Entertainment / Lifestyle
Dressing up to make a statement
28 Oct 2010 at 09:42hrs | Views
Are you a cardboard cutout? Then why dress like one? If there is one thing that I know for sure about women, regardless of what many a man might believe, it would be that we are all different.
Yet there have been countless occasions when it has felt like we are interchangeable. We shop at the same exhibition stalls where they bring clothes in bulk from Dubai, Turkey and China. We pair them the same way too.
The vest goes with skinny jeans and ballet flats. The hair is a weave or a bunch of braids. The make-up is a green or blue eye shadow, the eye pencil is a dark streak across the lower forehead, both bought off the street vendor.
Our gloss is the same too. Shiny for about a minute after it has been applied, or for those who find that too something, a balm it is.
Lipstick is a foreign word in an unusual shade. As for our skirt suits and trousers suits, we might as well all call that one supplier to drop it off on our doorstep.
Bumping into women is fast becoming an act of sensory deprivation. What happened to the fine art of individuality?
A couple of years back, as a business journalist, one of my editors came to the desk on a Friday and asked a girlfriend and I what our plans for the evening were. It was a casual Friday and we were both in jeans.
A brief conversation took place at which point he wondered why it was that when he wants to go out with a woman, she just shows up exactly as she left the house in the morning.
"In my day, women enjoyed being taken out. They would wear pretty dresses and high heels and you could stare at her all night. You would feel like you could not be able to touch her and she would look very sophisticated and classy," he lamented.
We graciously pointed out that it was no longer his day, there was no need to dress up to go to a pub that has no dance floor, is so dingy no one will notice the soft glow on your face and it so humid you hair will frizz because a lot of young men simply did not take us to places worth dressing up for.
But he had a point. That night, we blended in easily with everyone else who was also in jeans and a girlie top, the height of dress up for the urban sophisticate.
Yet every once in a while in the company of multitudes, it is impossible to miss the two or six women you know paid attention to their look.

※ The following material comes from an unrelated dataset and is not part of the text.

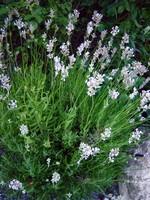 Lavandula angustifolia - Rosablühender Garten-Lavendel Loddon Pink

There is a polish to them, an ease that exists not because their skirt is so short they know everyone is staring, but is a consequence of their style.
They have a look, and what it says that may not be put into words when you see them, is a mentality that says, "because I am worth it".
You must know what this means. Each time you show up looking good friends, colleagues and sometimes even family ask what's the big occasion?
Life by itself apparently is never reason enough to dress up. Years later, I believe this is what my editor meant; that a woman is appreciated when she is a study of elegant simplicity.
After all, fashion can be bought but true style is innate. I grow weary of hearing how Ugandan women prepare for a night out and Kenyan women have no sense of the feminine.
Honestly speaking, our dress sense lacks that element of seduction. It does not enhance, tease, flatter, celebrate and even more alarming, dignify. It seems designed to obscure.
Spanish opera Several months back, I attended a fashion show and saw all these women who were real life versions of Spanish opera characters.
They had a distinct flavour about them and you could tell their heritage based on what they wore.